Smart explains that, like other federal agencies, the FDA is going about enforcing the laws on the books and is using its resources to assure compliance so the public is protected. “One must remember that in the last few years we’ve had a number of unfortunate situations with poorly manufactured drugs and medical products, some from overseas, and this always causes Congress to ask questions of the FDA. Domestically when things change, generic companies don’t always have the resources to respond quickly enough and that’s why these companies fall out of compliance. Process validation is a good example of this changing landscape and it’s taking time for companies to adapt from how they’ve been working for the last 30 years.”

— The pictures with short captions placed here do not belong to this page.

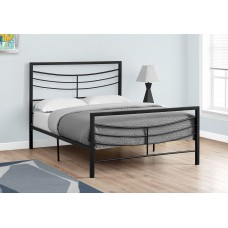 Sway  Black Metal Frame Bed 3 Sizes From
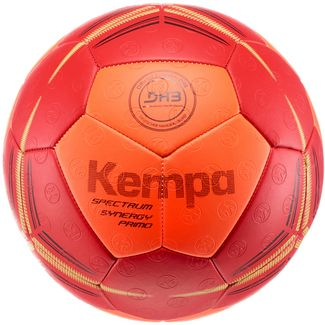 Kempa SPECTRUM SYNERGY PRIMO Handball fluo orange-deep rot
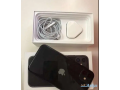 iphone-11-128gb-khlygy-small-4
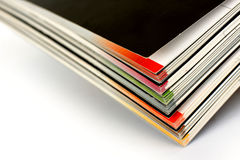Stack of color magazines Royalty Free Stock Photography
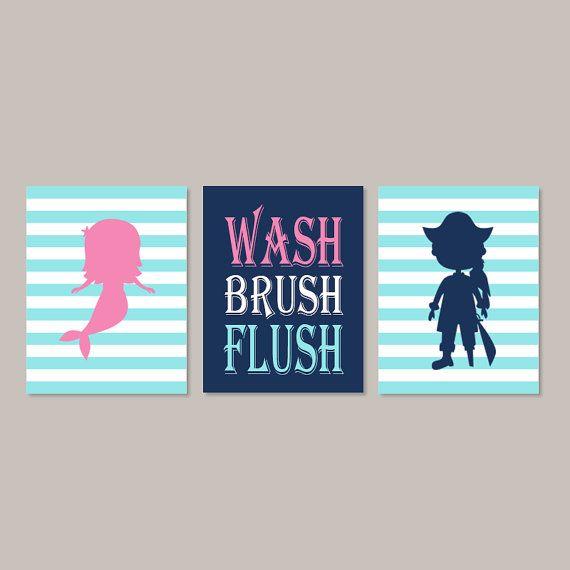 Kids Bathroom Art Mermaid Pirate Bathroom Kids Nautical Bathroom Decor Wash  Brush Flush Wall Art Bathroom Rules Set Of 3 Prints Or Canvas By ...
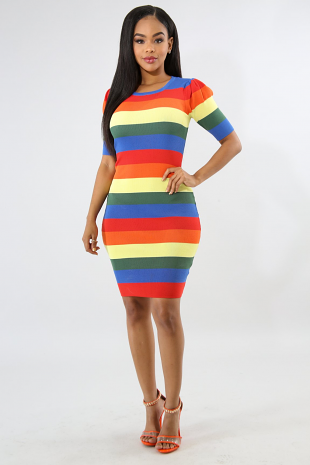 Rainbow Striped Knitted Dress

At GPhA’s annual meeting in February, FDA commissioner Margaret Hamburg set the table for the agency’s renewed focus on generic drug quality oversight in her speech to attendees: “Year in and year out we say much about safety and efficacy. But without product quality, none of us can feel confident that the product will be either safe or effective ... and unfortunately, we’ve seen far too many quality lapses throughout the pharmaceutical industry over the past few years. Quality concerns are not exclusively the province of generic drugs, as you well know. I’m sure you’ve cringed when you heard some of the stories — glass shards and other particulates in products, ... bacterial or endotoxin contamination found in products manufactured in an aging sterile injectable facility, and concerns about prescription meds mixed in with bottles of over-the-counter medication. These are not the norm, but they are warning signals that we can and must do more.”
And the FDA is doing more. Between 2009 and 2010 the number of warning letters sent by the FDA increased 42%. Recent regulatory zeal is also causing drug shortages (see sidebar “Caught Short”). Between 2010 and 2011, the number of warning letters increased 156%. According to Siegfried Schmitt, principal consultant and QBD practice lead for contract research provider PAREXEL, “For many makers, some prominent compliance issues are related to unreliable or even falsified records. Warning letters and 483s are clear indicators of this widespread issue.”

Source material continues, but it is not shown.